_EXERCISE REQUIREMENTS_:
Could you reproduce the text of every entry below word for word, leaving the pictures out of your answer?

(DATA SHOWN)

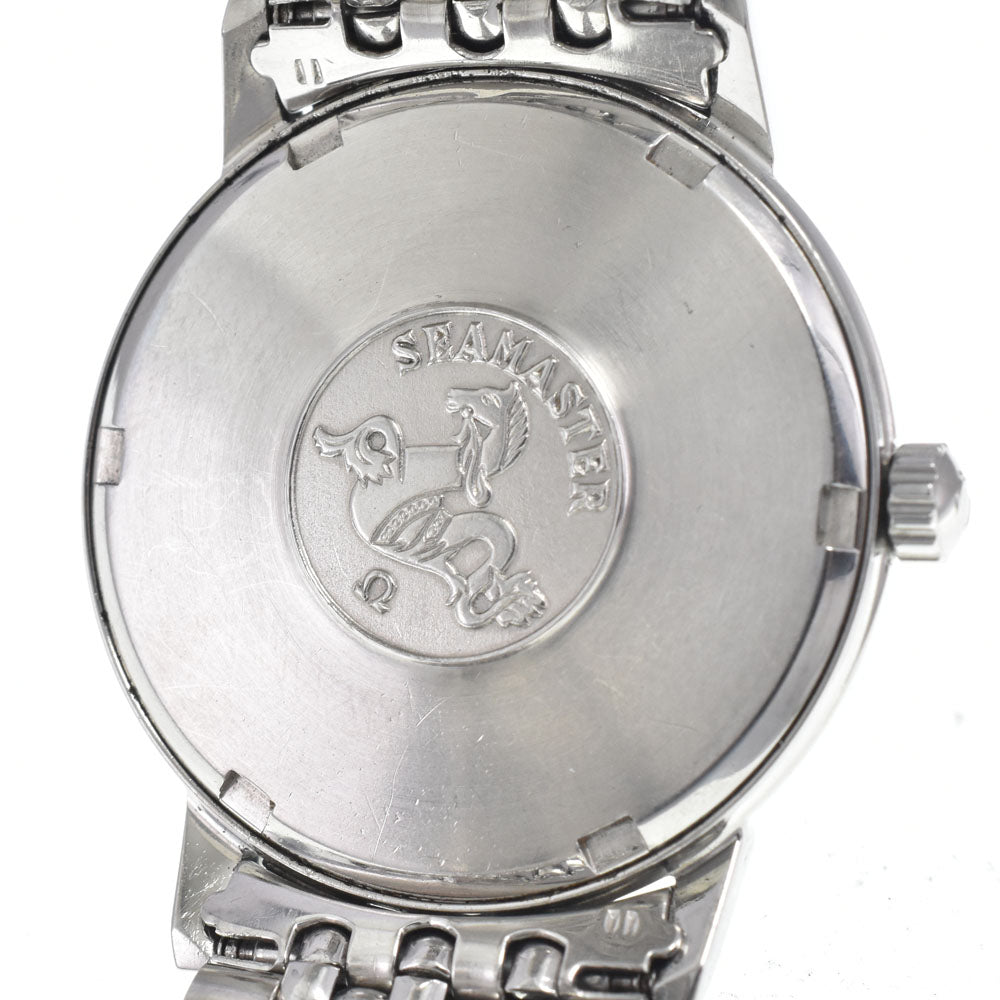 OMEGA Geneva 136.011 vintage Cal.613 Silver Dial Hand Winding Men's
 Watch J#146682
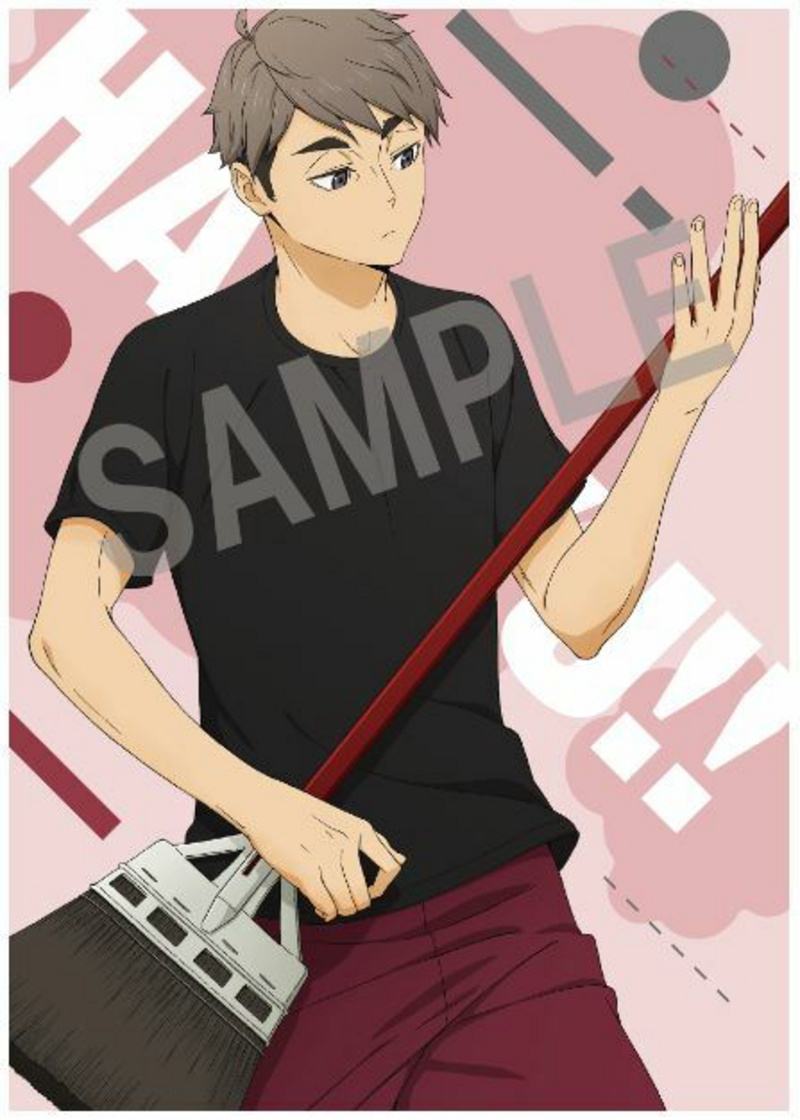 Haikyu!! - Postkarten Set (A5 - Cleaning Version) - Takaratomy Arts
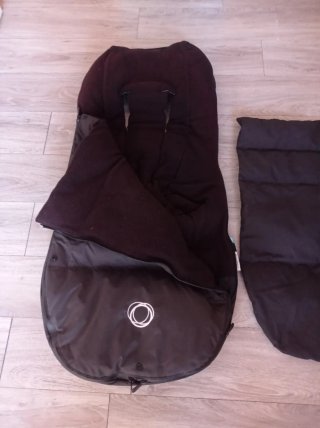 Saco Bugaboo Alto Rendimiento Thermolite Negro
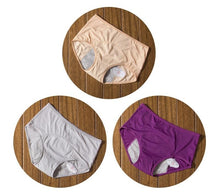 Charger l&#39;image dans la galerie, Lot de 3 culottes menstruelles étanches, lavables, durables et écologiques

(End DATA SHOWN)

_SOLUTION_:
 OMEGA Geneva 136.011 vintage Cal.613 Silver Dial Hand Winding Men's
 Watch J#146682
 Haikyu!! - Postkarten Set (A5 - Cleaning Version) - Takaratomy Arts
 Saco Bugaboo Alto Rendimiento Thermolite Negro
 Charger l&#39;image dans la galerie, Lot de 3 culottes menstruelles étanches, lavables, durables et écologiques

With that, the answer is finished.